I love all of these for different reasons. Also, love the hole-y wall in #1!!! Already thinking up project ideas using that one.
@Zepper, I think the horizontal one is based more on old hydrotherapy ideas. I was in a Japanese-style bath/ spa where they had pulsating waterfall heads like that, and you sat on a stone plinth under the stream.. It's a form of massage.
The Loop is a gorgeous design. I live in California, however, where water is always to be used carefully. So I look at all of these and think "waste".
Wasteful, and not that new. Do an image search for "needle bath" to see showers from a century ago with a similar concept.
What a colossal waste of water.
Polly S, mcbfly - How do you know it's wasteful? A lot of showers these days are designed with sustainability in mind.
I agree with MCBFLY and POLLY S. Even if these showers are sustainable in themselves, which I doubt, they encourage long and water wasting showers. Definitely not for me.
I have a friend that removed an arced multi head shower during their bathroom renovation. It was there when they bought the house, and they hated it with a passion. Apparently, because of city ordinances, there was just no way to get the pressure needed for it to be effective. They had to take longer showers and most of the water spraying from the sides wasn't even making it to their bodies, just going down the drain.

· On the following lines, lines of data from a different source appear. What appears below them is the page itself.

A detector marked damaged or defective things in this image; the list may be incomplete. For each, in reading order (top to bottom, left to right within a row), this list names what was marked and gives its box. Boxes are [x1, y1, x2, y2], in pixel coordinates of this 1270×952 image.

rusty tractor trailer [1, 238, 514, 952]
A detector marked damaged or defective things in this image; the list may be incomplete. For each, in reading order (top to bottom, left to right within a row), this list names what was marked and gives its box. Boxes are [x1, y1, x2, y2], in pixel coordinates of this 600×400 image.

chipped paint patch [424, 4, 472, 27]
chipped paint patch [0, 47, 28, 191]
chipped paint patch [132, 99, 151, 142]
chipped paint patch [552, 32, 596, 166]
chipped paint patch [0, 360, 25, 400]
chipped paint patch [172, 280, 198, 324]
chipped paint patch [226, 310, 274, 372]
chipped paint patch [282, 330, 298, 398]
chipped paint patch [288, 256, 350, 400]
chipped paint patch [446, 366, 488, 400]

The loop looks like fun, but the horizontal looks more annoying than massage-like (think Chinese water torture). Between the water waste and space required for these alternative showers, however, I think both are a fail. Perhaps these would have gone over more in the decadent 80s, but consumers are a little more resource savvy these days.
Yes, I think these both fall into the category of "luxury hotel novelty" rather than something that would be put in a house.
The loop. I want. But I can't see incorporating it into my bath design. Need a new house. That's all there is to it.
On one hand I'm lusting over these. On the other, the environmentalist in me is cringing.
I can see where they could be set up with a water saving recirculation cycle to get the spa effect - no worse for "wallowing in your own whatever" than a bath but with a different feeling. A bit more energy wasted for reheating the water to keep it at a constant temperature and moving through the system though. Then you could have just one shower head deliver water for the actual cleaning part. You could probably have options that let you use one jet only for a quicker cleaning cycle, even time it. You could have a Navy shower cycle (on to get wet, off while soaping, on again for rinse). A people washing machine?